(Beginning of Input records)

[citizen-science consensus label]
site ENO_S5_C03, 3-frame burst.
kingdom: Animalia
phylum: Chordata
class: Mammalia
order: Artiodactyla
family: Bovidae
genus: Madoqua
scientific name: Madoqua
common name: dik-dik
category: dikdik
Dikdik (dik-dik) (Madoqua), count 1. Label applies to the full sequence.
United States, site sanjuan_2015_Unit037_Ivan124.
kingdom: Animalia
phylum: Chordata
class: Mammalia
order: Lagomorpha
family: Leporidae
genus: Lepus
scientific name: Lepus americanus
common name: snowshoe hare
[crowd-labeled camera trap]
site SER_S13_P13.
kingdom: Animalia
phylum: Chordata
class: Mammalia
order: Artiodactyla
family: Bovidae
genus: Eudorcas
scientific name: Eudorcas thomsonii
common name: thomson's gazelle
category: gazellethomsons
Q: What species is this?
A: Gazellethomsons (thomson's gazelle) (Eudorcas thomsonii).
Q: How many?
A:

(End of Input records)

Produce the material above again, word for word.

Exercise answer.
[citizen-science consensus label]
site ENO_S5_C03, 3-frame burst.
kingdom: Animalia
phylum: Chordata
class: Mammalia
order: Artiodactyla
family: Bovidae
genus: Madoqua
scientific name: Madoqua
common name: dik-dik
category: dikdik
Dikdik (dik-dik) (Madoqua), count 1. Label applies to the full sequence.
United States, site sanjuan_2015_Unit037_Ivan124.
kingdom: Animalia
phylum: Chordata
class: Mammalia
order: Lagomorpha
family: Leporidae
genus: Lepus
scientific name: Lepus americanus
common name: snowshoe hare
[crowd-labeled camera trap]
site SER_S13_P13.
kingdom: Animalia
phylum: Chordata
class: Mammalia
order: Artiodactyla
family: Bovidae
genus: Eudorcas
scientific name: Eudorcas thomsonii
common name: thomson's gazelle
category: gazellethomsons
Q: What species is this?
A: Gazellethomsons (thomson's gazelle) (Eudorcas thomsonii).
Q: How many?
A:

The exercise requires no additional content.